Segment Start: Text segment

IAG-IASPEI 2017

Presentation information

Oral

Joint Symposia » J05. Crustal dynamics: Multidisciplinary approach to seismogenesis

[J05-1] Crustal dynamics: Multidisciplinary approach to seismogenesis I

Tue. Aug 1, 2017 1:30 PM - 3:00 PM Room 501 (Kobe International Conference Center 5F, Room 501)

Chairs: Takeshi Sagiya (Nagoya University) , Kuo-Fong Ma (National Central University)

2:30 PM - 2:45 PM

[J05-1-05] Modeling deformation processes of the island arc crust and mantle during the postseismic period of the Tohoku-oki earthquake

Bunichiro Shibazaki1, Satoshi Miura2, Akemi Noda3, Takeshi Iinuma4, Takumi Matsumoto3 (1.International Institute of Seismology and Earthquake Engineering, BRI, Tsukuba, Japan, 2.Tohoku University, Sendai, Japan, 3.National Research Institute for Earth Science and Disaster Resilience, Tsukuba, Japan, 4.Japan Agency for Marine-Earth Science and Technology, Yokohama, Japan)

Segment End: Text segment

__Required work__
1. List every author named for the presentation on postseismic deformation after the Tohoku-oki earthquake in the conference program entry above.
2. Pick up the conference program entry on postseismic deformation after the Tohoku-oki earthquake from the last line shown, after the author and affiliation list, and add the next part of the entry.

Segment Start: Input data

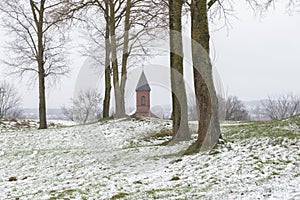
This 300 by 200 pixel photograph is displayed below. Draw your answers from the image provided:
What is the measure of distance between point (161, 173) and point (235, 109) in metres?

Segment End: Input data

__Answers to the exercise__
1. Bunichiro Shibazaki, Satoshi Miura, Akemi Noda, Takeshi Iinuma, Takumi Matsumoto

2.
This paper investigates postseismic viscoelastic deformation in the island arc crust and mantle and postseismic slip of the Tohoku-oki earthquake considering the heterogeneous rheological structure. We first calculated the effective viscosity distribution of the Japanese island arc crust and upper mantle. Then, we calculated the viscoelastic deformation of the Japan island arc during the postseismic period of the Tohoku-oki earthquake considering the coseismic slip distribution obtained by our inversion analysis using a finite element method. After removing the viscoelastic deformation from the observed displacement data, we performed inversion analysis to obtain postseismic slip distribution. For calculation of the effective viscosity distribution of the Japanese island arc crust and upper mantle, we first considered the thermal structure obtained by dense geothermal observations from Hi-net boreholes (Matsumoto, 2007) and by Tanaka et al. (2004). The model could not reproduce well a postseismic strain anomaly (decreases in areal strain) along the volcanic front after the 2011 Tohoku-oki earthquake, which was found by Miura et al. (2014). Therefore, we considered local low viscosity region beneath volcanoes. In this case, a postseismic strain anomaly (decreases in areal strain) along the volcanic front can be reproduced. We also obtained postseismic slip by the inversion analysis. The results indicate large postseismic slip occurred below the deeper part of the coseismic slip region. We test several viscoelastic structures and report a model which explains well the postseismic deformation in the inland region of northeastern Japan.